Print, exactly as written, every line from the first line of the records below through the line containing "New Zealand, site PS1_CAM6604, 2022-08-23", and nothing further.
************
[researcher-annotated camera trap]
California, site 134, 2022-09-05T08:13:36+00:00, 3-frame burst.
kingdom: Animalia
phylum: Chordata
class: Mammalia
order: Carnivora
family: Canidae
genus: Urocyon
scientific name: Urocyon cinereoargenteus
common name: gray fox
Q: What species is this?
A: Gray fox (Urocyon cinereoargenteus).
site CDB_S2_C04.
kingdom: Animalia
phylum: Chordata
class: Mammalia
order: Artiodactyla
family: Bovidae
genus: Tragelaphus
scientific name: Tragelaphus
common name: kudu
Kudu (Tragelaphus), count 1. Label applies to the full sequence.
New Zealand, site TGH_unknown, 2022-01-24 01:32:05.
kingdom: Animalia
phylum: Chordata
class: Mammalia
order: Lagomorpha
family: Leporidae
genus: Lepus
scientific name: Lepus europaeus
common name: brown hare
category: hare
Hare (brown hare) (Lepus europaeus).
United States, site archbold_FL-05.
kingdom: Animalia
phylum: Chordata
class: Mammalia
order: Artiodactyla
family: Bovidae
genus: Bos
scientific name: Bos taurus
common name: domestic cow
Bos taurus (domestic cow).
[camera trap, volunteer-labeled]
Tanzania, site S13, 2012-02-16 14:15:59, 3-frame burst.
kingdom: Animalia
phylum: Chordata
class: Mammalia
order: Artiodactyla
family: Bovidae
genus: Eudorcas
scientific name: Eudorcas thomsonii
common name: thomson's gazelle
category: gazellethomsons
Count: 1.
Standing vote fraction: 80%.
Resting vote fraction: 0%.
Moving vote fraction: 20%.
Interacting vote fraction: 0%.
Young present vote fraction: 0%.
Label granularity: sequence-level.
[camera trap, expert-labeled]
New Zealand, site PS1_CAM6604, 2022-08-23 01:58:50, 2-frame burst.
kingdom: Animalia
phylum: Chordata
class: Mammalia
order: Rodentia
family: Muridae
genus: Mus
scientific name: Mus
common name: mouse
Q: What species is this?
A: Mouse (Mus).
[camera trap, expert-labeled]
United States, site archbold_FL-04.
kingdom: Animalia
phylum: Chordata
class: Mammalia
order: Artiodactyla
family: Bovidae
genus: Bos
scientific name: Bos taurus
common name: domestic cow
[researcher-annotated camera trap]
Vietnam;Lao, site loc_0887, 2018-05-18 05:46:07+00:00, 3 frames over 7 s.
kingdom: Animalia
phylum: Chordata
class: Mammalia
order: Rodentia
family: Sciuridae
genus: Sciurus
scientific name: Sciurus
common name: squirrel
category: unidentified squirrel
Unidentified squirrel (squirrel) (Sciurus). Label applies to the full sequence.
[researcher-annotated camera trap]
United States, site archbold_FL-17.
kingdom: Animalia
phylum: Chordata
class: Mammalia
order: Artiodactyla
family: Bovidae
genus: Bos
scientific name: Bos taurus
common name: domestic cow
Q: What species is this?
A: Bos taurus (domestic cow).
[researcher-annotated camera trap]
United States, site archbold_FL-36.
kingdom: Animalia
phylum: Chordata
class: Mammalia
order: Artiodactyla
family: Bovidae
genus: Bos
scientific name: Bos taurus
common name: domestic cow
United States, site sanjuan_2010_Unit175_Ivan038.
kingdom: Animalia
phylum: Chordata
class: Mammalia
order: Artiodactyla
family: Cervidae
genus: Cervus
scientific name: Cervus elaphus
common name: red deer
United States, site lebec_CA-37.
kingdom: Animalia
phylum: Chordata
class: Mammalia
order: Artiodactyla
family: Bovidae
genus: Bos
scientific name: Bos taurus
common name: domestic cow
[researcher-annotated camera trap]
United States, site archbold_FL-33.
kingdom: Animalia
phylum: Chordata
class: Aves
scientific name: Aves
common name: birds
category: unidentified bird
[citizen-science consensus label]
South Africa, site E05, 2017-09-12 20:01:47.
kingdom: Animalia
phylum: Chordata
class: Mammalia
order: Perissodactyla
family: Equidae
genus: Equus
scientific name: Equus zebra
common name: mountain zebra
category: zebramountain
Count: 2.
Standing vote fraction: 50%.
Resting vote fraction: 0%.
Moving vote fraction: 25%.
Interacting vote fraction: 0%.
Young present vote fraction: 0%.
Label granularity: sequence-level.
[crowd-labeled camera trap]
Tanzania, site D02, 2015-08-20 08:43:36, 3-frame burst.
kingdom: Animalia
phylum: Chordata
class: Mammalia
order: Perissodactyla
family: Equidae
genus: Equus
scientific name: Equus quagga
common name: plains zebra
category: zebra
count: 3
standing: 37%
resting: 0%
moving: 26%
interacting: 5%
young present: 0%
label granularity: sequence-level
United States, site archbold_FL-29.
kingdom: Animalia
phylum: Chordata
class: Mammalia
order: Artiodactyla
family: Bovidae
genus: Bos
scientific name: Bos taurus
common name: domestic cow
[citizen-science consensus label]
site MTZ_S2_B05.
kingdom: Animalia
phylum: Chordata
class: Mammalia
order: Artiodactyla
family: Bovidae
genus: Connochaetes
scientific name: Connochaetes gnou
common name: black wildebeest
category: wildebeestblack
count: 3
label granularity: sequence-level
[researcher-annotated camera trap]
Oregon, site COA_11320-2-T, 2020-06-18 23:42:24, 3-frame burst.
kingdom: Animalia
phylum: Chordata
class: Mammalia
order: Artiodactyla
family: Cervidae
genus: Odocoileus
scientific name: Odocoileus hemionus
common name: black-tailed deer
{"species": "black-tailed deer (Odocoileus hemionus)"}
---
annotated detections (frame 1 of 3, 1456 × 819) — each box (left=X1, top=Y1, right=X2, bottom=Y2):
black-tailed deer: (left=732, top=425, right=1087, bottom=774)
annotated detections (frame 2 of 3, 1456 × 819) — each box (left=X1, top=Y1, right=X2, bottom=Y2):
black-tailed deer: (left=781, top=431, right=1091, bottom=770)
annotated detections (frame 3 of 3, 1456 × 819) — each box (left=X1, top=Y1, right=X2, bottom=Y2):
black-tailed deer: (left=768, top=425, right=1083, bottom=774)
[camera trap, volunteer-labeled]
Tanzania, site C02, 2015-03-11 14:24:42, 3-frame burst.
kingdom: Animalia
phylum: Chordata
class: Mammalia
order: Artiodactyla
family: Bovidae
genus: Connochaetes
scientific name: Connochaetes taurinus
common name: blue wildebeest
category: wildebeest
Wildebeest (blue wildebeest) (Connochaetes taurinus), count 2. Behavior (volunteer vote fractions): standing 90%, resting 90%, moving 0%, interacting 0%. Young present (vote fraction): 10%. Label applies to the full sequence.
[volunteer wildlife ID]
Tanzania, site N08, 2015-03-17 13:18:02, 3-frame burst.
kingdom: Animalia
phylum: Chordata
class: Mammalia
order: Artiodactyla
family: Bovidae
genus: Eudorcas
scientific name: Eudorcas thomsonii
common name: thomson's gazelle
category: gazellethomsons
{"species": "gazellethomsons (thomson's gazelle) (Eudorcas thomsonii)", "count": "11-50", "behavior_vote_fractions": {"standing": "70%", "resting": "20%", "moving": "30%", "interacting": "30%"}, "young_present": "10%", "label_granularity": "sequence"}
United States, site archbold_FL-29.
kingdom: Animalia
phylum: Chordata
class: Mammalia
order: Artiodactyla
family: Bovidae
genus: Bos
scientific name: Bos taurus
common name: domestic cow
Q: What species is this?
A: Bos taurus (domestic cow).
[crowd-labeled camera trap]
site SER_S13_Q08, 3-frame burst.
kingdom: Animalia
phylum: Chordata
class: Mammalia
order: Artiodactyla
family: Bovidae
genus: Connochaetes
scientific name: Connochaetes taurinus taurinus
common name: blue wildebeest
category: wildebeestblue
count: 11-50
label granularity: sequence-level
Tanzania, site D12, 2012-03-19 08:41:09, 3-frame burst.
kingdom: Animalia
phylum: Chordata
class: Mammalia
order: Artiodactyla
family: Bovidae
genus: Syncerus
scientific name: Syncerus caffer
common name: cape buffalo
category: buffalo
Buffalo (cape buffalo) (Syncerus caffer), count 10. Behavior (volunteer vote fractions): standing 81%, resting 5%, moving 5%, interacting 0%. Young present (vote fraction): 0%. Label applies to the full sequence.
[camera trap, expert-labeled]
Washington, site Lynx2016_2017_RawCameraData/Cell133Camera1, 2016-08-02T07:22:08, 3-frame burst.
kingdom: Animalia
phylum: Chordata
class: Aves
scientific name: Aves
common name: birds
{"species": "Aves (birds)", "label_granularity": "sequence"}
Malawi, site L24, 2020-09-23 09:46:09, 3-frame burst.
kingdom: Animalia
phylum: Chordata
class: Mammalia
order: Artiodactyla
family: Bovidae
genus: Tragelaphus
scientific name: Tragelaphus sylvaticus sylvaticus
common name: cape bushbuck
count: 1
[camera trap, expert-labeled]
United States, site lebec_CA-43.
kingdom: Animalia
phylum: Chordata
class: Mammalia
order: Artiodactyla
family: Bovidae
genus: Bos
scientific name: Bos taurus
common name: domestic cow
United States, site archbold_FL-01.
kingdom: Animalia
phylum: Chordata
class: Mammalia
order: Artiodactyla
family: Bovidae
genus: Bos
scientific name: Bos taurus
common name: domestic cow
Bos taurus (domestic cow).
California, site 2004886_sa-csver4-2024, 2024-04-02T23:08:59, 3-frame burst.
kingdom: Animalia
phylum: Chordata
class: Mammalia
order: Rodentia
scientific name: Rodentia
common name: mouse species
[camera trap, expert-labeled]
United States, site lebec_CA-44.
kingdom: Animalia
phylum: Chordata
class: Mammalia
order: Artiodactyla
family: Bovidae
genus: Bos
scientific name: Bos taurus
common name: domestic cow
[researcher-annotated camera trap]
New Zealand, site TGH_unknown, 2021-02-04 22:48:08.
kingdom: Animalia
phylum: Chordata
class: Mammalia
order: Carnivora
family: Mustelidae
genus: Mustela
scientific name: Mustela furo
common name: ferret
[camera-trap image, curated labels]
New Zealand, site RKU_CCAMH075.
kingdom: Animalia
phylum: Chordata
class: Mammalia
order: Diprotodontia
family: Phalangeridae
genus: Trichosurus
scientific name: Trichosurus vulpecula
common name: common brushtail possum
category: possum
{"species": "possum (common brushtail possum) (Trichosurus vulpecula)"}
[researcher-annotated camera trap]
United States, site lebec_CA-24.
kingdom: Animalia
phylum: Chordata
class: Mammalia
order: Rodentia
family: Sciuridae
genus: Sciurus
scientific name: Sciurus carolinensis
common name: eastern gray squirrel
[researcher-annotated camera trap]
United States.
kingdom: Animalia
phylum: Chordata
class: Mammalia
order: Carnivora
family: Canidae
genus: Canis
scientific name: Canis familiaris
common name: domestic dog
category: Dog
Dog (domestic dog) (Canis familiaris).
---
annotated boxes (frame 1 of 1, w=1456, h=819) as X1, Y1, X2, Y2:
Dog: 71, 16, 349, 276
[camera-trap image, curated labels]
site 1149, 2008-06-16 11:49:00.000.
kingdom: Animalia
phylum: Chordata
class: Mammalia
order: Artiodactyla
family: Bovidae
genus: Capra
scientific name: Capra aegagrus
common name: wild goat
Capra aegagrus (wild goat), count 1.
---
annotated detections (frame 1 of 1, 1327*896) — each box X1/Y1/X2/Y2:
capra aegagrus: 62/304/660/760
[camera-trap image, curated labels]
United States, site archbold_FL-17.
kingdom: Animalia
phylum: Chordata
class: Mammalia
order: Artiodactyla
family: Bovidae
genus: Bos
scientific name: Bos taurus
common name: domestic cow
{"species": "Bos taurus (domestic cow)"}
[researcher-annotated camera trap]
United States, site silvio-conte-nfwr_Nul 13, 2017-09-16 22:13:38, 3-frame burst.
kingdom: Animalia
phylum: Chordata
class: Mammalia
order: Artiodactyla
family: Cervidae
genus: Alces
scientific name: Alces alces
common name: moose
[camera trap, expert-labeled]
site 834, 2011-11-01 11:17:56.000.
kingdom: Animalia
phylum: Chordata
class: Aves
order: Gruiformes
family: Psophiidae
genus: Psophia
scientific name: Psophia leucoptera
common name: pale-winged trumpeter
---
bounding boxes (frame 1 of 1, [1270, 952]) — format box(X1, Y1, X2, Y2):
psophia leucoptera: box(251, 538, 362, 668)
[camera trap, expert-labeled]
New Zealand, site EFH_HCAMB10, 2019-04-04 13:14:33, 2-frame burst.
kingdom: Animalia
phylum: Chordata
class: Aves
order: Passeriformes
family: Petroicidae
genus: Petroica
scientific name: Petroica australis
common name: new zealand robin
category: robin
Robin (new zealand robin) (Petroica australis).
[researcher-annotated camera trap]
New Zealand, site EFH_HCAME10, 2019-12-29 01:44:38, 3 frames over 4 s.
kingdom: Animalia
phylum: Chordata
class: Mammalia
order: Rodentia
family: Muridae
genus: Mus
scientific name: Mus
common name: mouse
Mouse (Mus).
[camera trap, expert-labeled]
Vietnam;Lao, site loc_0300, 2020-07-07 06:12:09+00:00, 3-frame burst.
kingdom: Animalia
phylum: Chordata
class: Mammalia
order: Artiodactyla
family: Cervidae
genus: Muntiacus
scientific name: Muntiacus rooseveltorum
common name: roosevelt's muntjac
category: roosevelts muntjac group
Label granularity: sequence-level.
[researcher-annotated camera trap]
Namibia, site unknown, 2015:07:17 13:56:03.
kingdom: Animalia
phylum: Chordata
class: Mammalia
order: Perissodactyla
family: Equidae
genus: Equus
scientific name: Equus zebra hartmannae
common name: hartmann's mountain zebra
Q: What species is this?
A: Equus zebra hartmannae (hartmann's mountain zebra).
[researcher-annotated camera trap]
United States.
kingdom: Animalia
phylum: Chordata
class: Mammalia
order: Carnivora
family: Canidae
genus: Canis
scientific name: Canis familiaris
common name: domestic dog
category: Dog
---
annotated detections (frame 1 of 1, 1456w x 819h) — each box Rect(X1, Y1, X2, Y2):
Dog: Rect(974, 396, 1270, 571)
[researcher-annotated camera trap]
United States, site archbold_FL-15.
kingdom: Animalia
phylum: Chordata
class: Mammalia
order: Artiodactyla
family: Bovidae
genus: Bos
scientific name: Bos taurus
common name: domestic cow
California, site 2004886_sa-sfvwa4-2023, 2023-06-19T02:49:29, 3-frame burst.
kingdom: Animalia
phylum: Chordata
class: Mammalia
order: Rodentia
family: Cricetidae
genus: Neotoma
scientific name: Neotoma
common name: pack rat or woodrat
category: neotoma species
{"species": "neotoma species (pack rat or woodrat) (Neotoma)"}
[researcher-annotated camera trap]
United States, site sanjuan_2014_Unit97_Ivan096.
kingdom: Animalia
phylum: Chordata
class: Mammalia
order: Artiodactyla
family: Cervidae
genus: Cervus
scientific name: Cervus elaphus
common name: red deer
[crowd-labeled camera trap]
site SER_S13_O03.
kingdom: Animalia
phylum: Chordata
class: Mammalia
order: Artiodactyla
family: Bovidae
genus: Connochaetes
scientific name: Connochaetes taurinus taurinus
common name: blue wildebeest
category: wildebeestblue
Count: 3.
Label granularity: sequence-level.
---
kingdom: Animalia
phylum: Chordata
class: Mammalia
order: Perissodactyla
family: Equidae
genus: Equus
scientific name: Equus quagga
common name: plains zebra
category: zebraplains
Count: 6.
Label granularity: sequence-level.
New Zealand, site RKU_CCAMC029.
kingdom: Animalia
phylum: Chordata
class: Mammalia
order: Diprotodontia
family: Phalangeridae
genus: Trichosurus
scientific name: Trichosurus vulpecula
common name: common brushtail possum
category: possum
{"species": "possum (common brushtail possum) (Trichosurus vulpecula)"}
************
**TASK ANSWER**
[researcher-annotated camera trap]
California, site 134, 2022-09-05T08:13:36+00:00, 3-frame burst.
kingdom: Animalia
phylum: Chordata
class: Mammalia
order: Carnivora
family: Canidae
genus: Urocyon
scientific name: Urocyon cinereoargenteus
common name: gray fox
Q: What species is this?
A: Gray fox (Urocyon cinereoargenteus).
site CDB_S2_C04.
kingdom: Animalia
phylum: Chordata
class: Mammalia
order: Artiodactyla
family: Bovidae
genus: Tragelaphus
scientific name: Tragelaphus
common name: kudu
Kudu (Tragelaphus), count 1. Label applies to the full sequence.
New Zealand, site TGH_unknown, 2022-01-24 01:32:05.
kingdom: Animalia
phylum: Chordata
class: Mammalia
order: Lagomorpha
family: Leporidae
genus: Lepus
scientific name: Lepus europaeus
common name: brown hare
category: hare
Hare (brown hare) (Lepus europaeus).
United States, site archbold_FL-05.
kingdom: Animalia
phylum: Chordata
class: Mammalia
order: Artiodactyla
family: Bovidae
genus: Bos
scientific name: Bos taurus
common name: domestic cow
Bos taurus (domestic cow).
[camera trap, volunteer-labeled]
Tanzania, site S13, 2012-02-16 14:15:59, 3-frame burst.
kingdom: Animalia
phylum: Chordata
class: Mammalia
order: Artiodactyla
family: Bovidae
genus: Eudorcas
scientific name: Eudorcas thomsonii
common name: thomson's gazelle
category: gazellethomsons
Count: 1.
Standing vote fraction: 80%.
Resting vote fraction: 0%.
Moving vote fraction: 20%.
Interacting vote fraction: 0%.
Young present vote fraction: 0%.
Label granularity: sequence-level.
[camera trap, expert-labeled]
New Zealand, site PS1_CAM6604, 2022-08-23 01:58:50, 2-frame burst.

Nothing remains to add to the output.